Set exercise: Copy the following lines word for word, keeping every number and bracket as shown.

Data records:
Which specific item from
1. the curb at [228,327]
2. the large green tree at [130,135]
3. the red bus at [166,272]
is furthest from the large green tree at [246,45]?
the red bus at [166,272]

Reply to the task:
Which specific item from
1. the curb at [228,327]
2. the large green tree at [130,135]
3. the red bus at [166,272]
is furthest from the large green tree at [246,45]?
the red bus at [166,272]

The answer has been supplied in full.